* Task goal
Include the line containing "cozy Christmas patio" and every line after it up to the end of the material below; reproduce them exactly and drop the pictures.

* Dataset content
◆ ◆ ◆ ◆
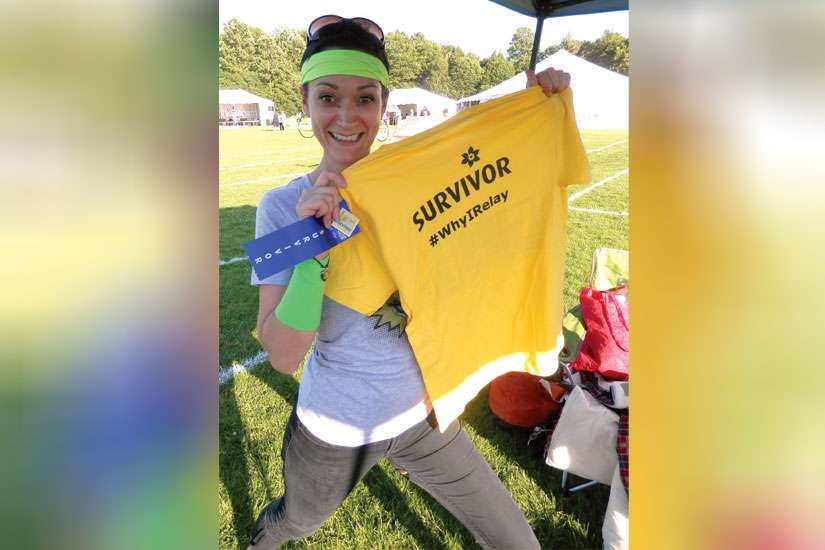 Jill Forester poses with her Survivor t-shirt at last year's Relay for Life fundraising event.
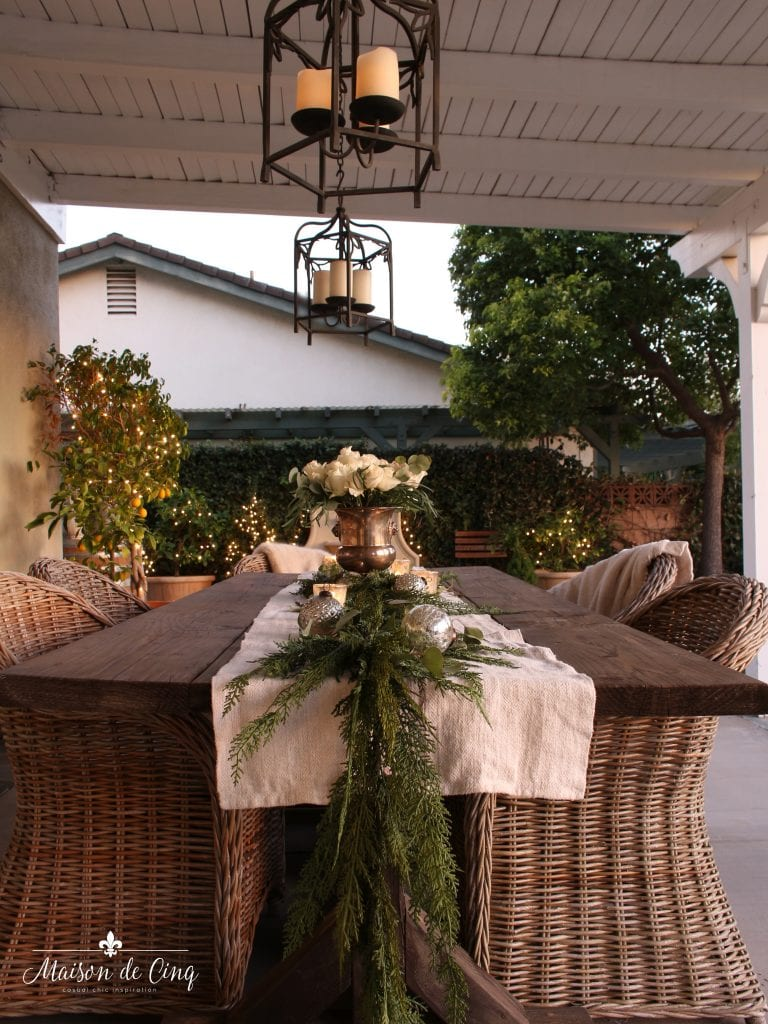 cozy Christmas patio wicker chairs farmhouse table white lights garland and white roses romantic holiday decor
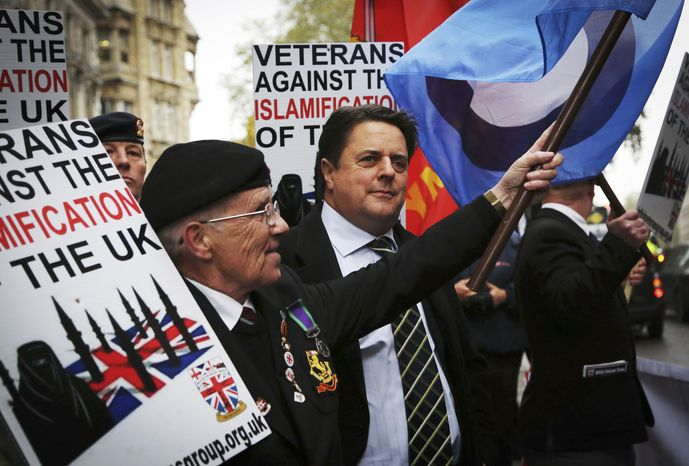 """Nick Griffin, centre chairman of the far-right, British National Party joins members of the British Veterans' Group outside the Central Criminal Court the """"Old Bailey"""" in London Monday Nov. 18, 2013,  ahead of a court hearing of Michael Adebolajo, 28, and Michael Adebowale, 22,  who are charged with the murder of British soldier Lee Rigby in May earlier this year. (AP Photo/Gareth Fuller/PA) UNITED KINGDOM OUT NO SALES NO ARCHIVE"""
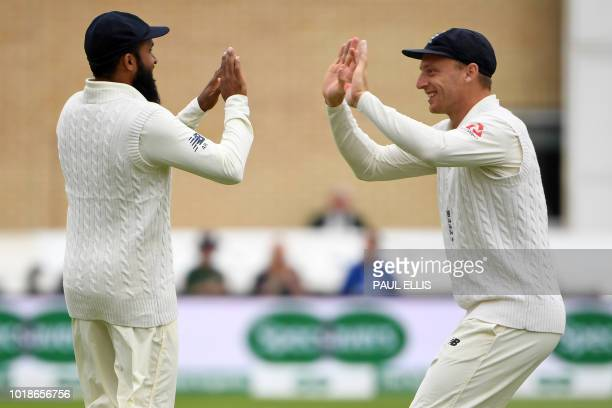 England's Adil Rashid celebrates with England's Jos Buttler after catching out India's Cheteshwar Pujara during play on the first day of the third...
◆ ◆ ◆ ◆
* Response
 cozy Christmas patio wicker chairs farmhouse table white lights garland and white roses romantic holiday decor
 """Nick Griffin, centre chairman of the far-right, British National Party joins members of the British Veterans' Group outside the Central Criminal Court the """"Old Bailey"""" in London Monday Nov. 18, 2013,  ahead of a court hearing of Michael Adebolajo, 28, and Michael Adebowale, 22,  who are charged with the murder of British soldier Lee Rigby in May earlier this year. (AP Photo/Gareth Fuller/PA) UNITED KINGDOM OUT NO SALES NO ARCHIVE"""
 England's Adil Rashid celebrates with England's Jos Buttler after catching out India's Cheteshwar Pujara during play on the first day of the third...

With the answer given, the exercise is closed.